Well, nothing happened; that’s why this record does nothing for me. Imagine some early Howard Jones-era Killswitch Engage in terms of music, and a slightly different vocal style and mix – more cleans – to complement it. Just to be clear about this, there’s nothing wrong with that – however, now add to that absolutely nothing and chuck it into a blender for the sole purpose of creating a more homogenous mass. What you get is Thrênos. Honestly, stopping this review here and now would pretty much tell you all you need to know: had this album been released ten years ago, it would have kicked arse, now it’s just the millionth attempt at an old recipe.
Breaking the whole thing down, what stands out is solid recording and mastering quality. Though there could have been a bit more layered depth, Thrênos is definitely a nicely rounded production, with a rich sound. Worth a mention the bass, which stands out strongly in the mix – something so many bands are forgetting about. In terms of musical and vocal proficiency, each of the band’s members pulls their own weight, delivering flawless playing and vocals.

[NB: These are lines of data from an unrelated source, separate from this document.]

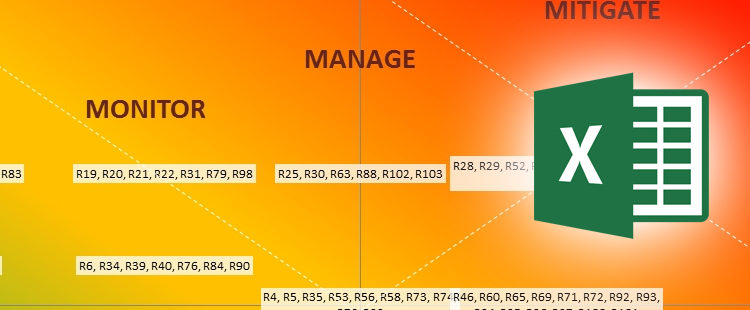 How To Create A Risk Heatmap In Excel Part 2 Risk Management Guru - Create-us-heat-map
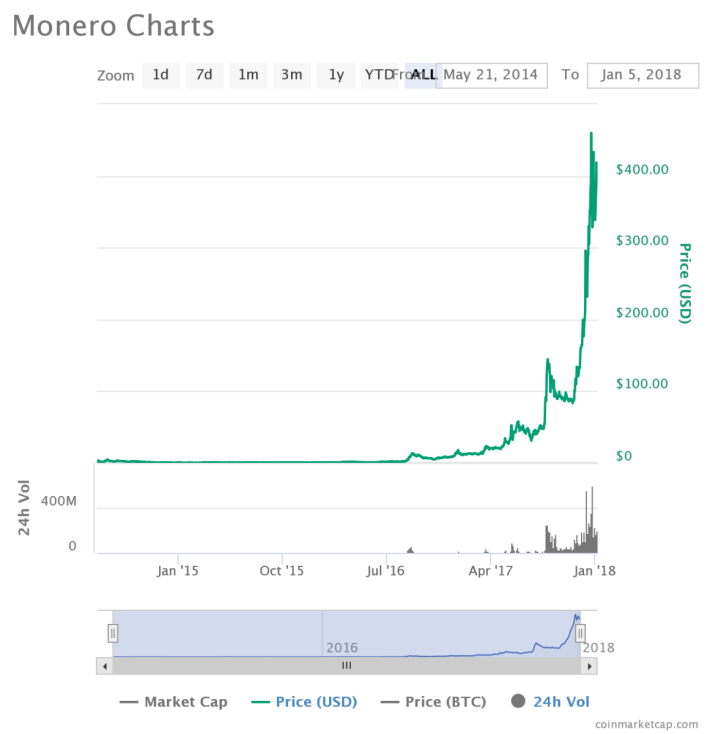 Monero 自 2014 年面世以來,去年底價格急升。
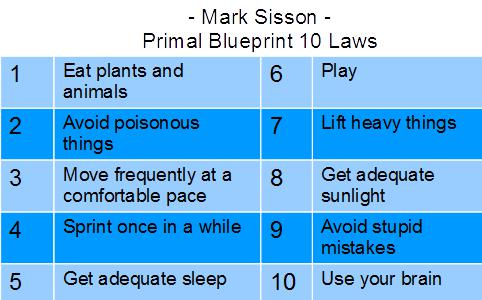 Paleo fx 2017 pfx17 recap 4 recommendations for radically the primal blueprints 10 laws mark sisson this graphic is my creation please dont fault mark for any errors made in the transcription malvernweather Images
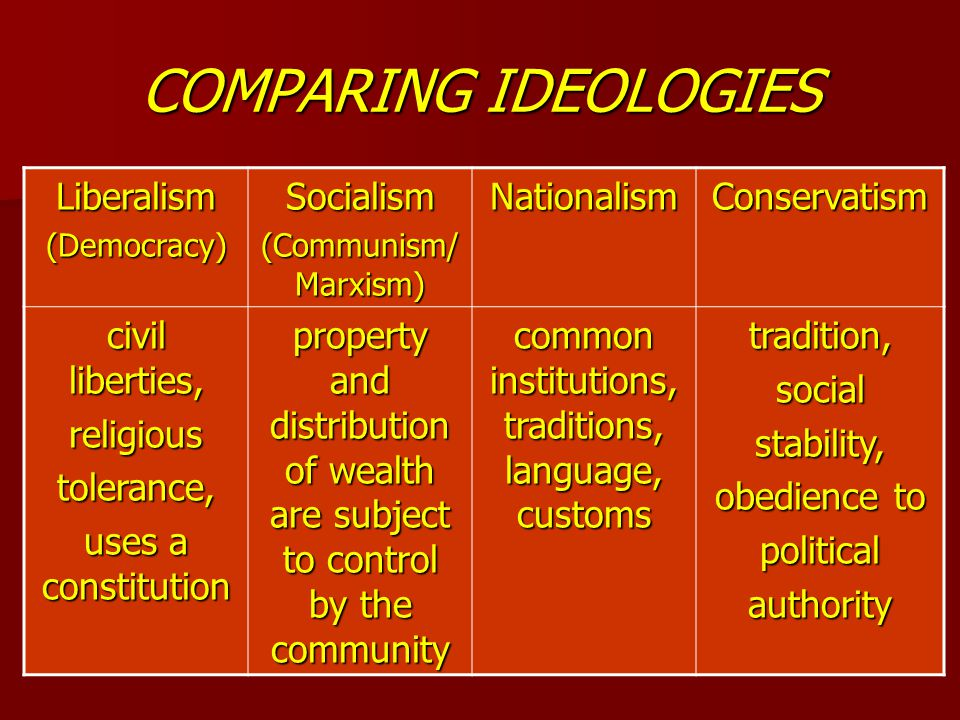 COMPARING IDEOLOGIES Liberalism(Democracy)Socialism (Communism/ Marxism) NationalismConservatism civil liberties, religioustolerance, uses a constitution property and distribution of wealth are subject to control by the community common institutions, traditions, language, customs tradition,socialstability, obedience to politicalauthority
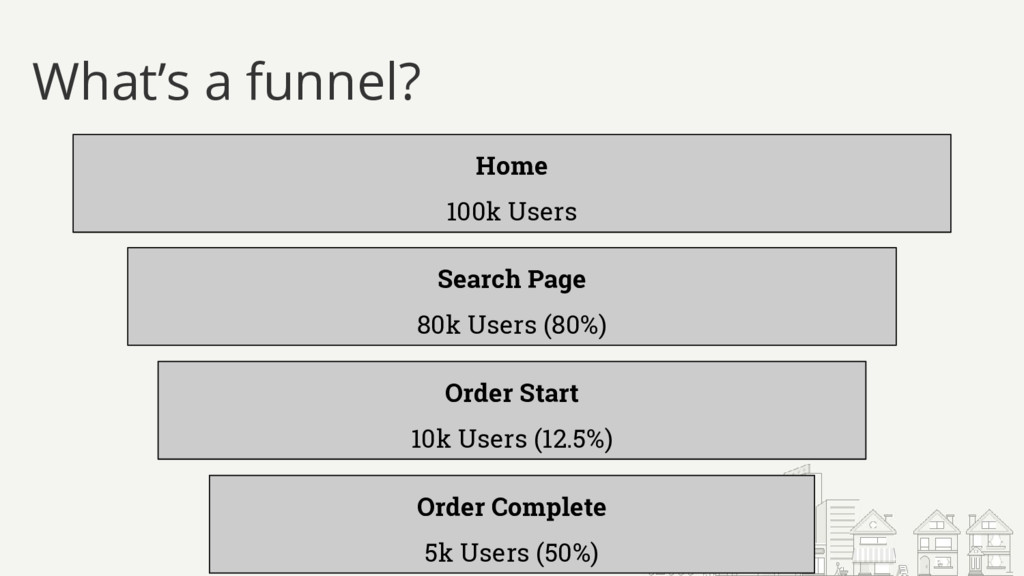 What's a funnel? Home 100k Users Search Page 80...
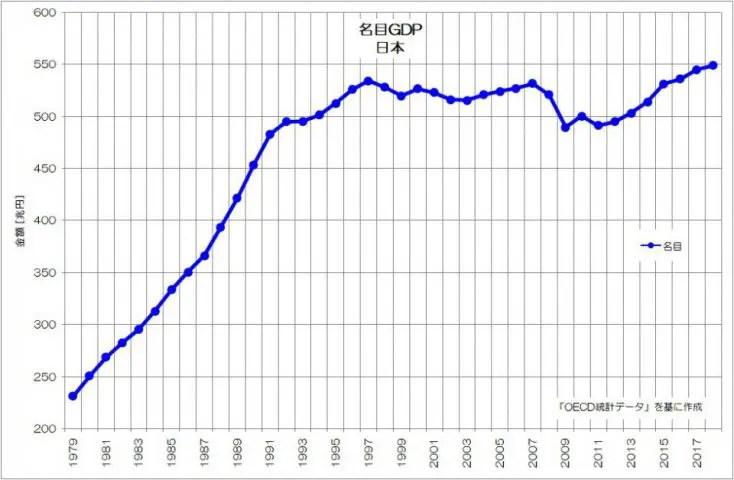 日本 名目GDP OECD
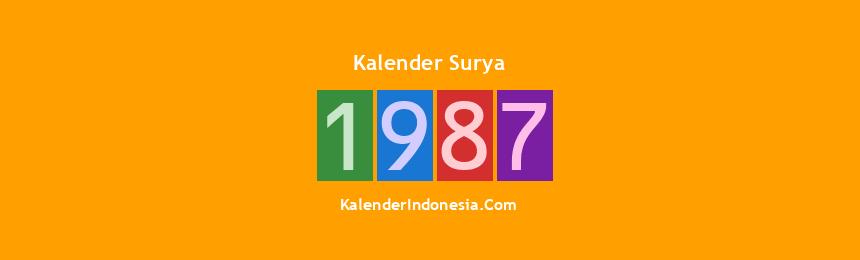 Banner Surya 1987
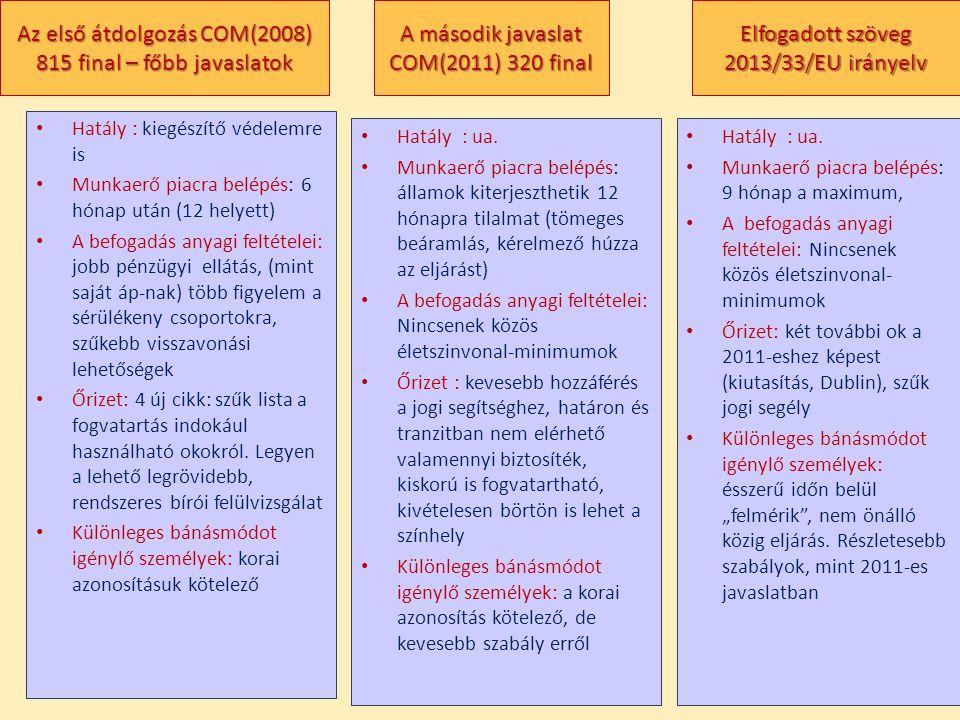 Az első átdolgozás COM(2008) 815 final – főbb javaslatok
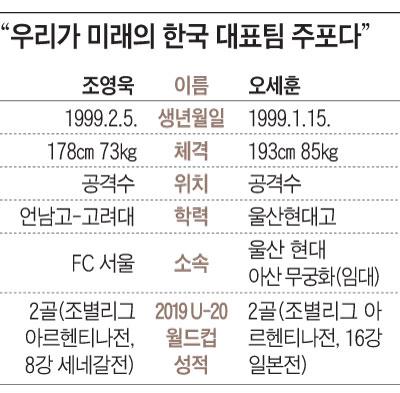 우리가 미래의 한국 대표팀 주포다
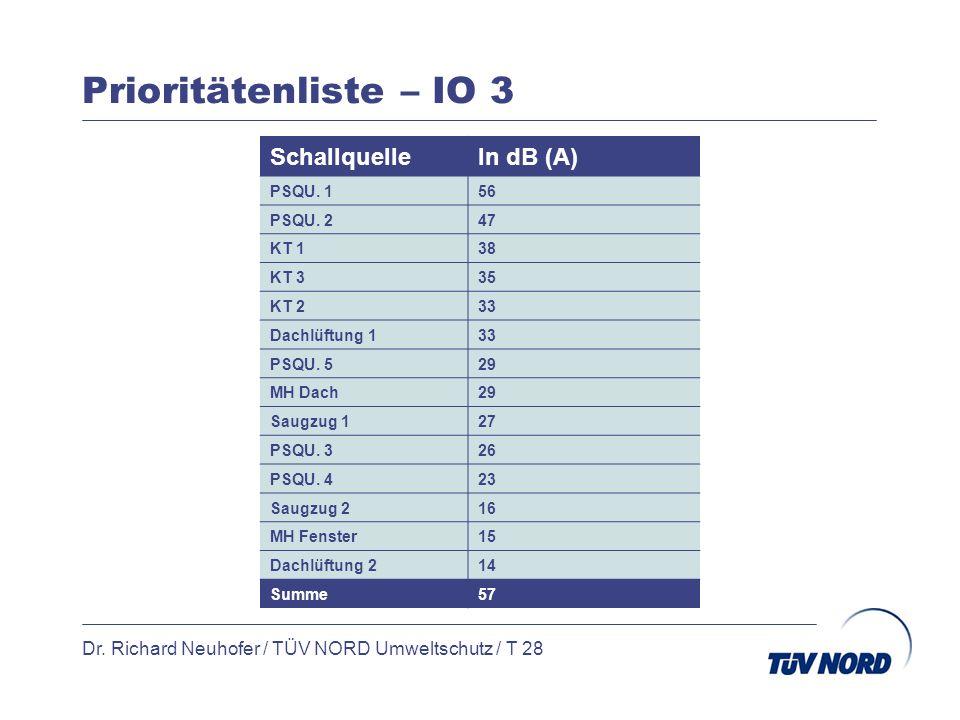 Prioritätenliste – IO 3 Dr. Richard Neuhofer / TÜV NORD Umweltschutz / T 28 SchallquelleIn dB (A) PSQU. 156 PSQU. 247 KT 138 KT 335 KT 233 Dachlüftung
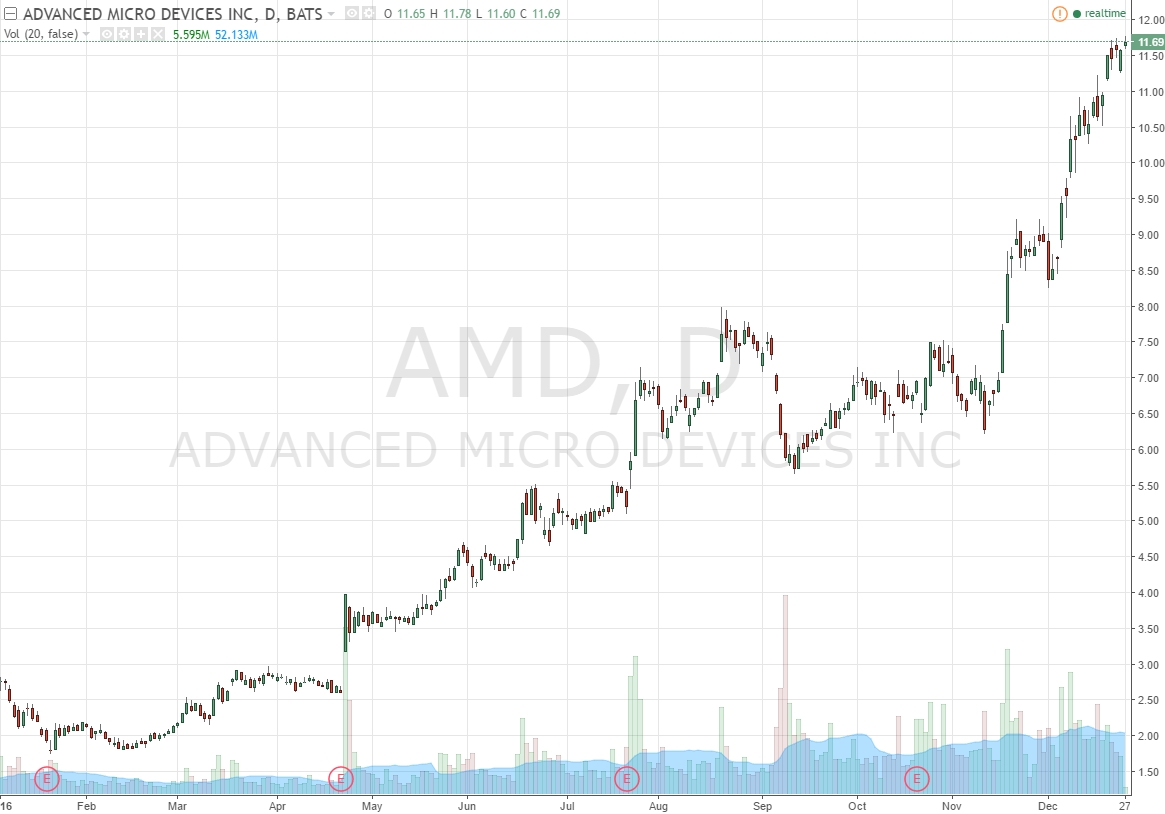 Advanced Micro Devices Daily Chart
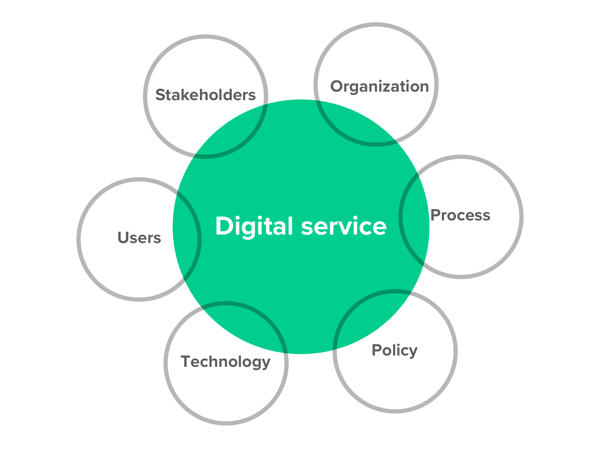Photo of Defining digital services and what they mean for product teams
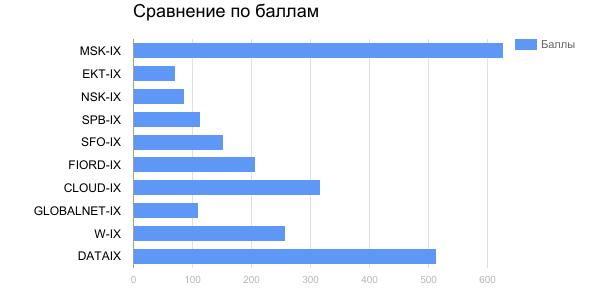 Рейтинг IX, год 2017 - 7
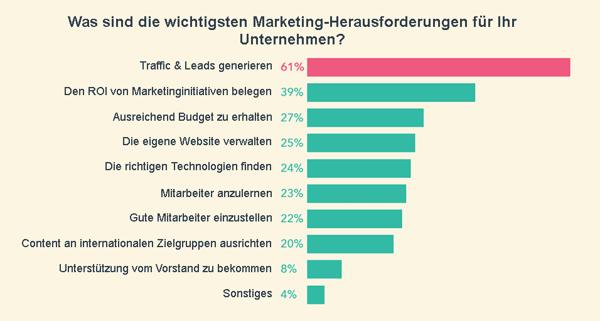 Wichtigste-Marketing-Herausforderungen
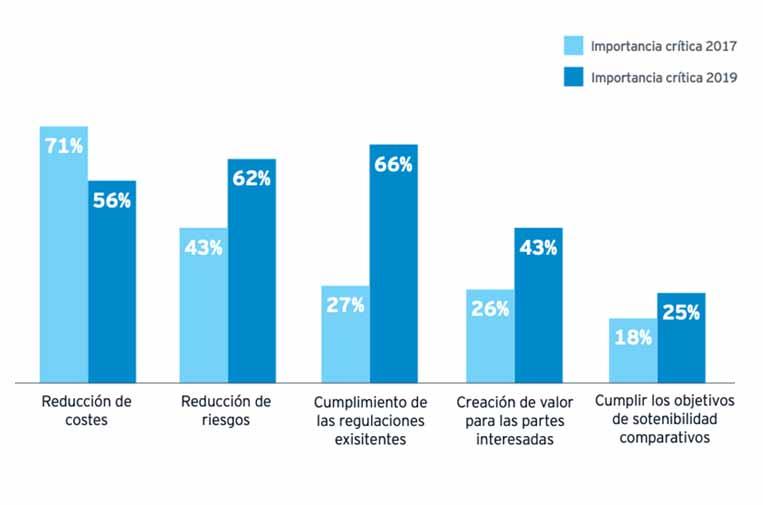 <p>Prioridades principales de las organizaciones de compras 2017 vs. 2019 - Importancia crítica. Fuente: Barómetro de compras sostenibles 2019.</p>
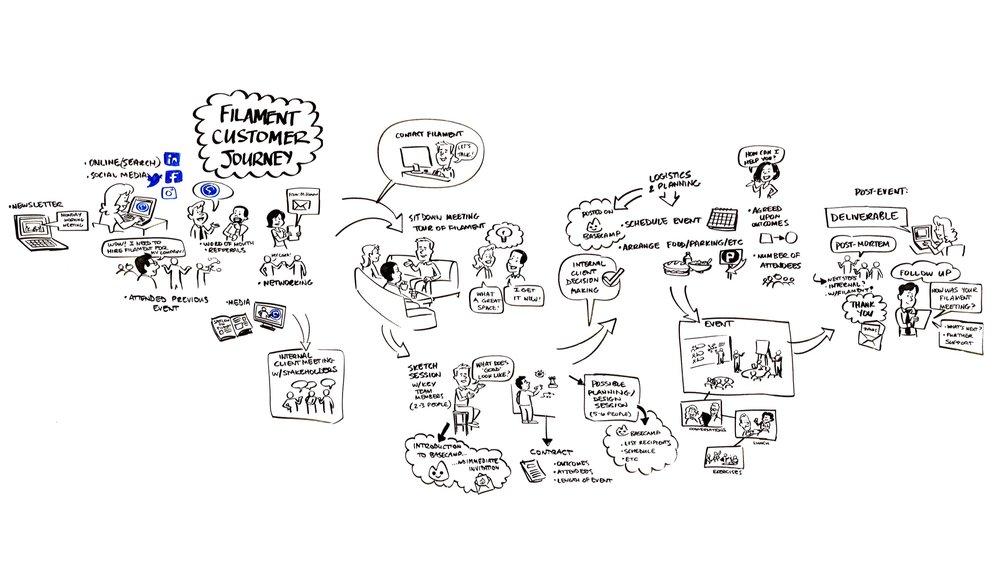 Customer+Journey+Process.jpg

Excepting a small handful of relatively rougher moments, where rhythm guitars and bass pull together and create a heavy concentration of aggression, catchiness seems to have been a key goal for the band to go after. They’ve definitely been successful at that, though the overload of smooth choruses results in something that’s exactly the opposite of what the band must have been after; it’s monotone and flat. Ironically, it’s exactly those moments where the band has not tried to be catchy that catch positive attention, and this is precisely where we do find the issue: there aren’t enough such moments, and as a result Thrênos lacks sticking power.
This is a real pity and not befitting of Teksuo’s label, Coroner Records. Ettore Rigotti, the label’s owner and producer, is a real veteran and a dude with an exceptional eye for detail and quality. His dealings with Soilwork’s Björn ‘Speed’ Strid in Disarmonia Mundi - and more recently in The Nightflight Orchestra - all proved to yield exceptionally worthwhile records; one of the reasons why The Baboon was so quick to place his order for Thrênos.
Unfortunately, Thrênos is meat nor fish. It’s like McDonalds when you’re looking for a Michelin-star meal. Everyone likes it, no one loves it. It’s average. That about sums it up.